The entries below must be returned exactly as they stand.
- - -
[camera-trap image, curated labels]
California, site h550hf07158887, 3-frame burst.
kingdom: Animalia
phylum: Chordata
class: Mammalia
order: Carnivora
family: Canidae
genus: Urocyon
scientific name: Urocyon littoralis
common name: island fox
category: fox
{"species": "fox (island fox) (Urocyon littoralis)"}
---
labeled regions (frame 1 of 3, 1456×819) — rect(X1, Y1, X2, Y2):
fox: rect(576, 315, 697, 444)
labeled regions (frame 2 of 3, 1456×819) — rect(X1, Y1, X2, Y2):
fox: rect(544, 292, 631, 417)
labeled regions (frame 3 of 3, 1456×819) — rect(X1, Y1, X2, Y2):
- - -
▶ _Answer space_
[camera-trap image, curated labels]
California, site h550hf07158887, 3-frame burst.
kingdom: Animalia
phylum: Chordata
class: Mammalia
order: Carnivora
family: Canidae
genus: Urocyon
scientific name: Urocyon littoralis
common name: island fox
category: fox
{"species": "fox (island fox) (Urocyon littoralis)"}
---
labeled regions (frame 1 of 3, 1456×819) — rect(X1, Y1, X2, Y2):
fox: rect(576, 315, 697, 444)
labeled regions (frame 2 of 3, 1456×819) — rect(X1, Y1, X2, Y2):
fox: rect(544, 292, 631, 417)
labeled regions (frame 3 of 3, 1456×819) — rect(X1, Y1, X2, Y2):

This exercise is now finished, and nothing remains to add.